Honing voor herpes – Is het een effectieve behandeling?

voor behandeling, gebruik honing, gebruik honing voor, behandeling herpes

Honing voor herpes – Werkt het?

Honing wordt al lang erkend als een natuurlijk antibioticum en een helende stof. Het is al honderden, zo niet duizenden jaren gebruikt voor zijn antimicrobiële en wondgenezende eigenschappen. Daarom is het niet verrassend dat mensen misschien denken aan het gebruik van honing voor de behandeling van herpes. Wat misschien nog meer verrassend is, is dat verschillende groepen wetenschappers de werkzaamheid begonnen te bestuderen.

Er zijn geen grootschalige dubbelblinde klinische onderzoeken geweest naar honing als herpesbehandeling. Er zijn echter verschillende in vitro en in vivo -onderzoeken uitgevoerd. Deze hebben getracht de werkzaamheid van zowel honing als propolis, een ander bijenproduct, voor de behandeling van herpesklachten te onderzoeken. Deze studies zijn over het algemeen verrassend succesvol geweest. Dus hebben verschillende studies gekeken naar het effect van propolis op vaginale laesies bij muizen.

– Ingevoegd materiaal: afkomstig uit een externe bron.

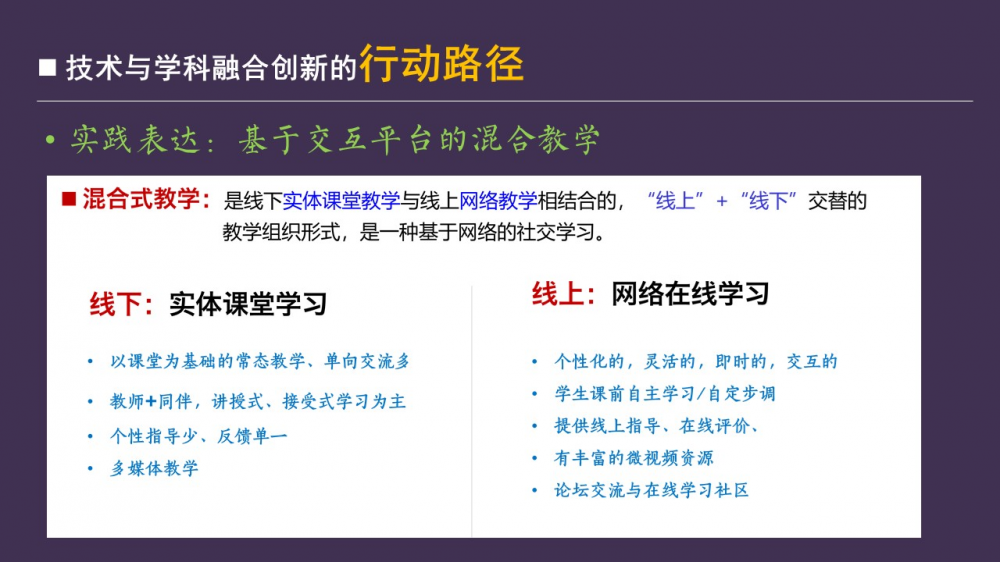 ■ 技术与学科融合创新的行动路径

• 实践表达：基于交互平台的混合教学

■ 混合式教学：是线下实体课堂教学与线上网络教学相结合的，“线上”+“线下”交替的教学组织形式，是一种基于网络的社交学习。

线下：实体课堂学习

• 以课堂为基础的常态教学、单向交流多
• 教师+同伴，讲授式、接受式学习为主
• 个性指导少、反馈单一
• 多媒体教学

线上：网络在线学习

• 个性化的，灵活的，即时的，交互的
• 学生课前自主学习/自定步调
• 提供线上指导、在线评价、
• 有丰富的微视频资源
• 论坛交流与在线学习社区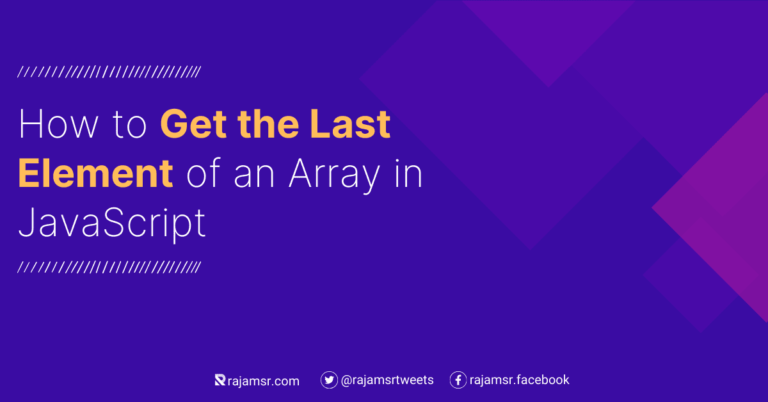 How to Get the Last Element of an Array in JavaScript

rajamsr.com @rajamsrtweets rajamsr.facebook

De grootste gepubliceerde menselijke studie gaf 90 gerandomiseerde patiënten met genitale herpes de kans om één van de drie behandelingen tijdens een uitbraak te proberen. De opties waren een propoliszalf, topische acyclovir (een standaard herpesbehandeling), of een placebol zalf. Ze vonden dat individuen in de propolis-groep het beter deden dan die in de acyclovir- of de placebogroep. Ze hadden allebei een snellere genezing van hun laesies en hadden significant meer kans om hun laesies volledig te hebben genezen op dag 10 van de behandeling.

Een kleinere menselijke studie keek naar 8 patiënten met genitale herpes en 8 patiënten met orale herpes. Deze personen werden gerandomiseerd voor behandeling met ofwel honing en vervolgens plaatselijke acyclovir of actuele acyclovir en vervolgens honing in de loop van twee opeenvolgende aanvallen. Deze studie liet de wetenschappers toe om te controleren op verschillen tussen hoe mensen herpes-uitbraken ervaren.

Ook werd vastgesteld dat de duur van elke aanval, duur van pijn en genezingsduur korter was bij honing dan bij acyclovir.

Wat laboratoriumonderzoek betreft, hebben ten minste zes studies gekeken naar de invloed van propolis op herpes-virussen in vitro. Ze hebben allemaal gesuggereerd dat propolis minstens een matig remmend effect uitoefent. Met andere woorden, het doodt het virus of voorkomt dat het groeit. Deze studies suggereren dat zelfs relatief lage concentraties van propolis-extracten effectief kunnen zijn in het verstoren van de replicatie van zowel HSV-1 als HSV-2. In deze onderzoeken is honing niet altijd even effectief als antivirale medicatie. Het heeft echter nog steeds over het algemeen een positief effect. De wondgenezende eigenschappen van honing kunnen het verschil in effecten tussen laboratoriumstudies en mensenstudies verklaren. Het gebruik van honing voor herpesbehandeling gaat niet alleen over het doden van het virus. Het gaat ook om het verminderen van symptomen. Dat is moeilijker te beoordelen met behulp vanin vitro onderzoeken.

Samengenomen suggereren deze onderzoeken dat het gebruik van honing voor de behandeling van herpes heel goed de herpes zweren van een individu kan helpen. Complementaire en alternatieve medicijnproeven kunnen moeilijk te financieren en te publiceren zijn. Het lijkt mij echter duidelijk dat nader onderzoek zeker is aangegeven.

Het zal interessant zijn om te zien of de resultaten in toekomstige onderzoeken zo positief blijven. Persoonlijk denk ik dat het bijzonder fascinerend zou zijn om te zien hoe honing het doet in vergelijking met oraal aciclovir. Ik zou het ook graag zien dat het wordt bestudeerd als een aanvulling op de onderdrukkende behandeling van mensen die nog steeds een uitbraak ervaren. Onderzoeksproject, iemand?

Schnitzler P, Neuner A, Nolkemper S, Zundel C, Nowack H, Sensch KH, Reichling J. Antivirale activiteit en werkingswijze van propolis-extracten en geselecteerde verbindingen. Phytother Res. Januari 2010: 24 Suppl 1: S20-8. doi: 10.1002 / ptr.2868. Erratum in: Phytother Res. 2010 april; 24 (4): 632.